(Les Afriques 29/01/2013)
«Nous avons hérité d’une dette passée de 1200 milliards en
2006 à 3040 milliards en 2012», déclare Amadou Kane, Ministre sénégalais de
l’Economie et des Finances. Exclusif.
-Dans quelles conditions avez-vous
trouvé les comptes de l’Etat au moment de vos prises de fonctions il y a 9 mois
?
Quand nous sommes arrivés au pouvoir en mars 2012, nous avons hérité
d’une situation très difficile et où il fallait faire face à de grandes
urgences. Deux contraintes majeures pesaient sur les comptes publics. Il y avait
d’abord le marasme économique et l’incertitude politique qui perdurait depuis la
fin 2011 et qui s’est prolongée tout au long du premier trimestre 2012. En fait
une atonie qui s’est révélée avec une croissance faible de 1,5% du PIB et des
moins values de recettes de 54 milliards de FCFA. L’autre facteur d’urgence
était lié à la disette prévalant dans le monde rural du fait de la mauvaise
campagne agricole 2011-2012.
-Quel était l’état réel du déficit des
comptes publics en mars 2012 et quelles sont les mesures prises face aux
urgences ?
Le déficit des comptes publics rapporté au PIB était à plus de
6% déjà à la fin 2011. Quand nous sommes arrivés au début du premier trimestre
de cette année, ce taux tendait vers 8,2% pour une norme acceptable de 4%. Il
fallait donc impérativement réduire tout en respectant l’engagement du Président
de la République de diminuer les prix des denrées de base. Il a fallu adopter
des mesures d’urgence qui vont de la réduction des dépenses de l’Etat, à la
réduction de la taille du gouvernement, en passant par la modulation de tous les
budgets de fonctionnement à partir de leur situation à la fin avril. Nous avons
remis les équipes au recouvrement avec l’engagement de rattraper les
moins-values de recettes. Nous avons aussi pu bénéficier de l’appui de la France
qui nous a aidés en termes de trésorerie. Tout cela s’est traduit par un
meilleur cadrage macro-économique propice au rétablissement de nos équilibres,
et ce en concertation avec nos différents partenaires. Avec le Fonds Monétaire
International nous avons convenu de ramener le déficit budgétaire à 6,4%. Au
départ, l’institution monétaire voulait un taux de 5%. Il n’était pas question
pour nous d’accepter cela car il fallait, concomitamment à la réduction du
déficit, garantir un minimum de croissance. Le compromis a été trouvé et les
équipes du FMI étaient convaincues de nos choix. La Directrice Générale du FMI,
Christine Lagarde, a été sensible à notre plaidoyer. Dans l’ensemble, nous avons
réussi à stabiliser la dérive budgétaire. Les 6,4% seront respectés en
2012.
────
Poursuivez l'entretien sur les finances publiques du Sénégal à partir de sa dernière phrase.
────
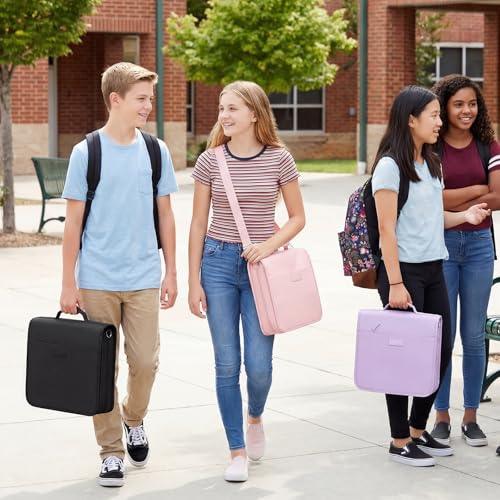 SUNEE Zipper Binder 3 Ring, 3 Inch O-Ring with Handle and Shoulder Strap, 600-Sheet Capacity, Multi-Pockets for Middle School Organizer Binder with Zipper, Pink Lotus - color: Pink Lotus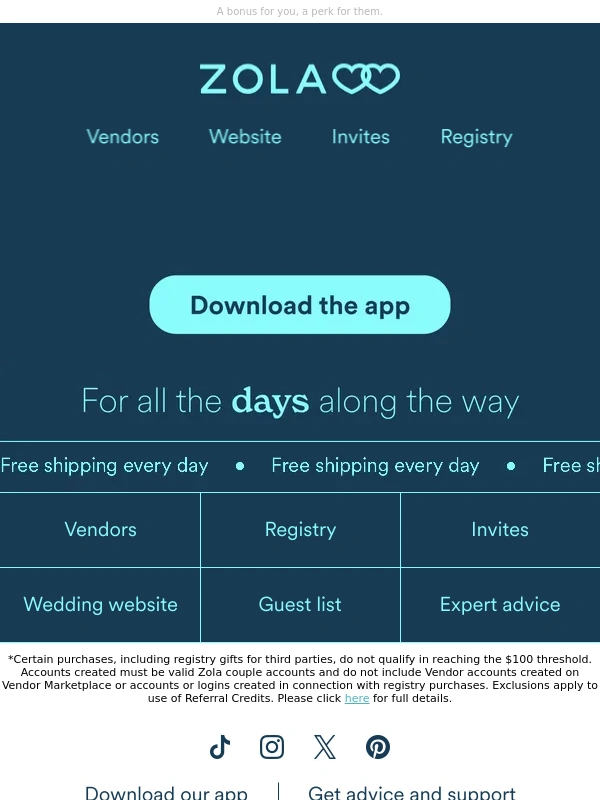 Zola - Refer a friend,get $$$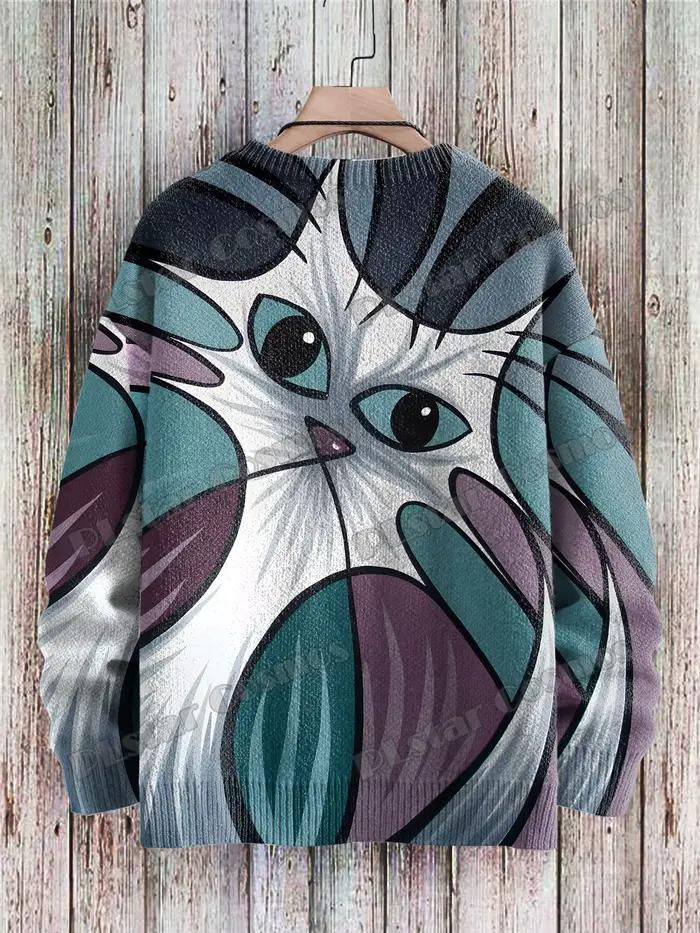 Pull en tricot multicolore pour hommes, motif de chat d'art géométrique abstrait, pull unisexe décontracté, impression 3D, hiver, ZZM101
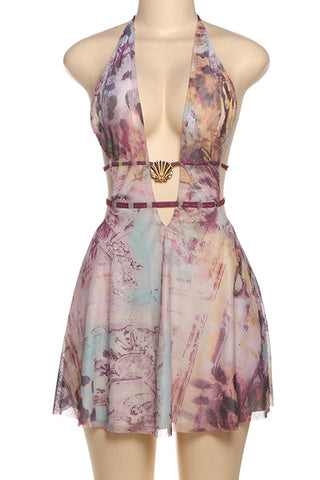 Deep V-Neck Halter Dress with Print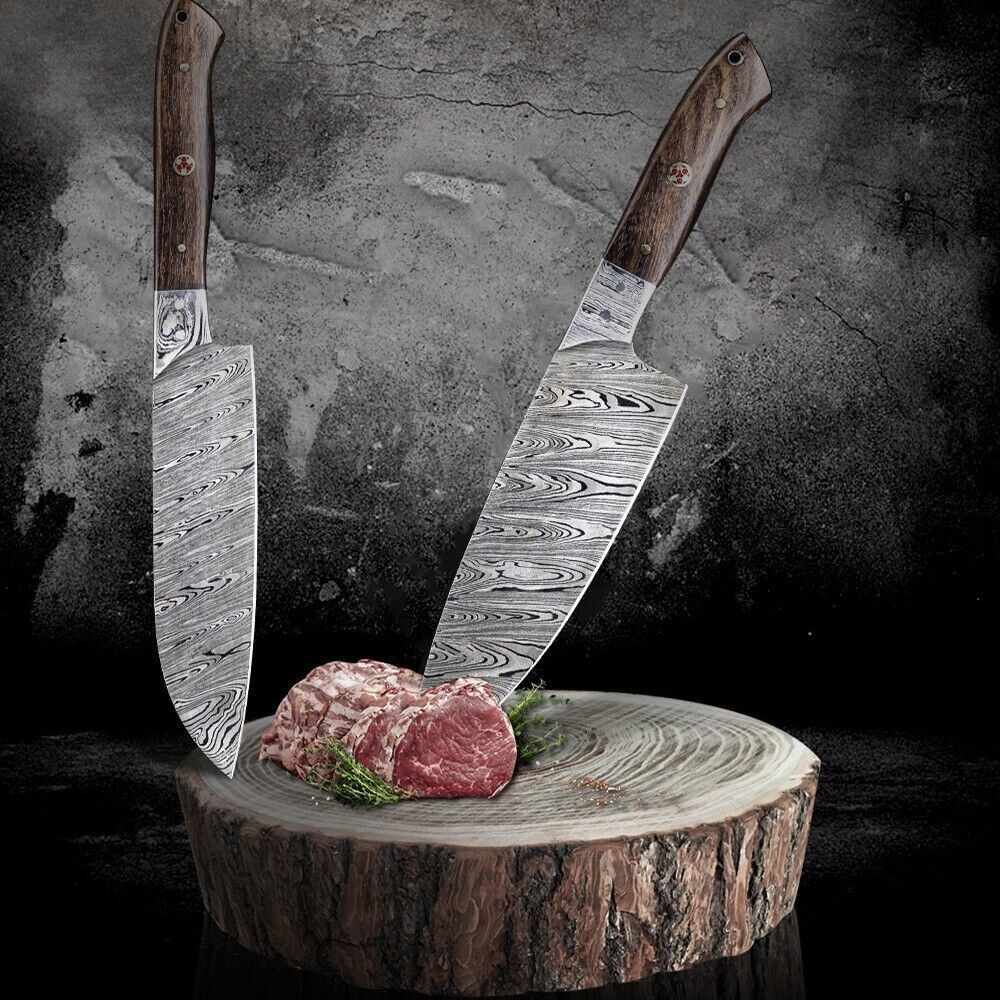 Damascus Steel Forged Kitchen Knives  5 Pc Handmade Chef Set 1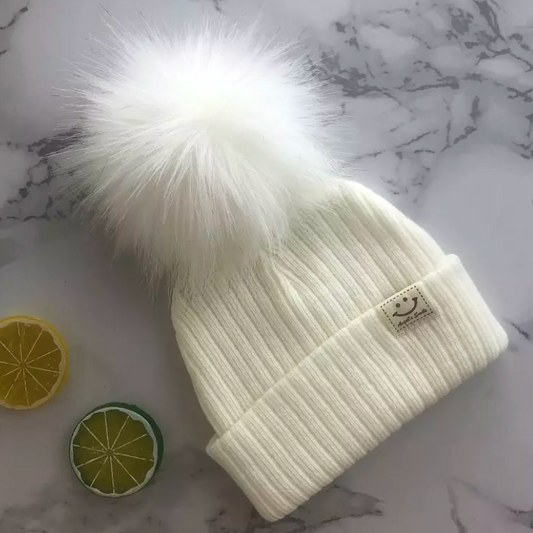 Faux Fur Pompom Hat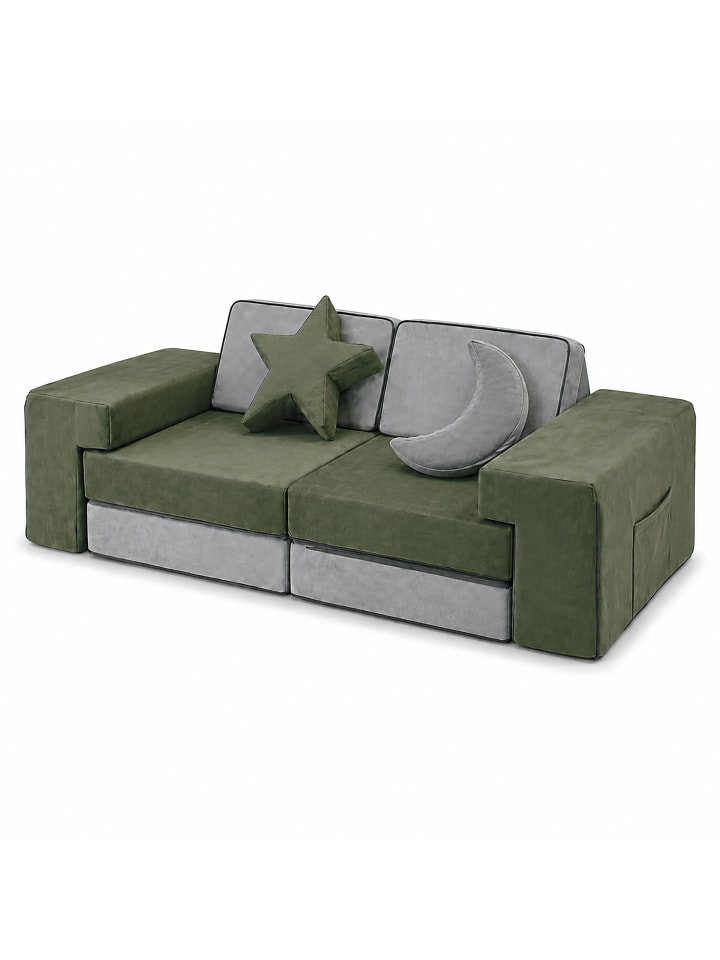 10tlg. Kinder-Spielsofa Set "Velours" in Grau/ Grün - (B)140 x (H)45 x (T)65 cm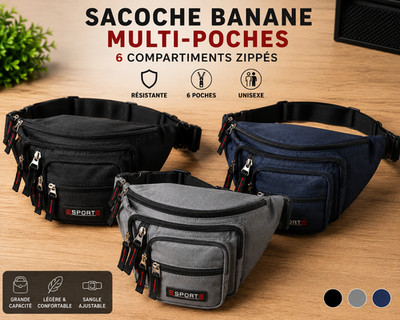 Bananentasche Multi-Pocket Herren Damen Sport Reise 6 Fächer Reißverschluss Schwarz Gr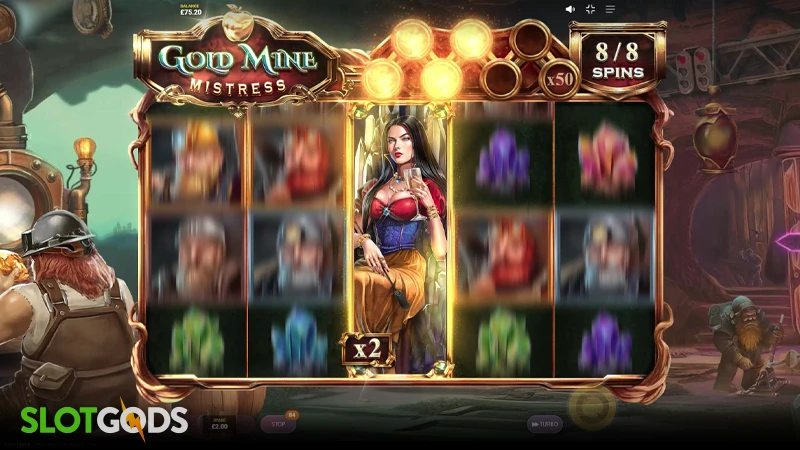 A screenshot of Gold Mine Mistress slot gameplay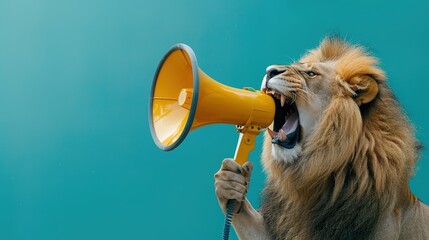 Cool beautiful lion holding and screaming into a yellow loudspeaker on a blue background. Business management and boss, a creative idea. Successful advertising and management, concept. Attention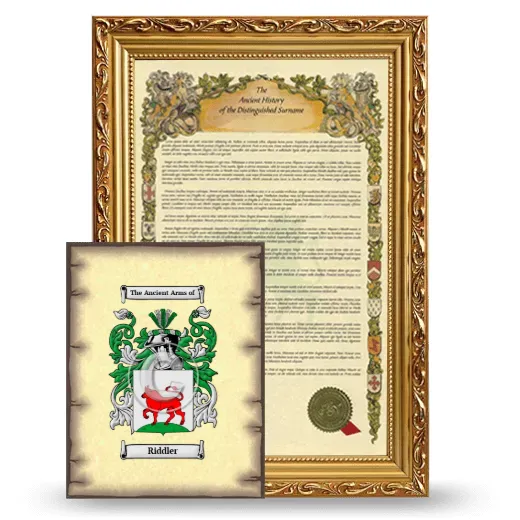 Riddler Framed History and Coat of Arms Print - Gold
────
### RÉSULTAT DE LA TÂCHE
-Après 9 mois de retour à la normale, où en sont les comptes
publics aujourd’hui ?
Nos efforts entrepris depuis avril ont été payants
comme l’atteste les deux missions de revue conduites à la fin juin et à la fin
septembre par le Fonds monétaire international (FMI). Selon l’évaluation,
l’ensemble des critères objectifs ont été satisfaits. Ce premier objectif
d’assainir notre cadre macro-économique devait nous conduire au deuxième
objectif d’une croissance forte. En anticipant sur la campagne agricole, nous
avions établi nos objectifs de croissance à 3,9 % à la fin 2012. Je voudrais
rappeler que dans la loi de Finances 2012, la partie qui était réservée à
l’agriculture en termes d’investissements était destinée à apurer les arriérés
des saisons antérieures et non à préparer la campagne 2012-2013. Il fallu
recourir à des arbitrages pour dégager 34 milliards de FCFA affectés aux
intrants et aux semences. Nous avons veillé le plus que possible à ce que cette
manne aille chez les paysans. Nous pensons que l’agriculture va impacter
positivement notre économie. Nous projetons au final entre 3,5 et 3,7% de
croissance en 2012. La petite correction à la baisse s’explique par l’impact de
la crise qui sévit au Mali, l’un de nos principaux clients.
-Les
Sénégalais attendaient de votre gouvernement la baisse des denrées de base.
Qu’en est-il sachant que vous ne maîtrisez pas toute la chaîne de
valeur?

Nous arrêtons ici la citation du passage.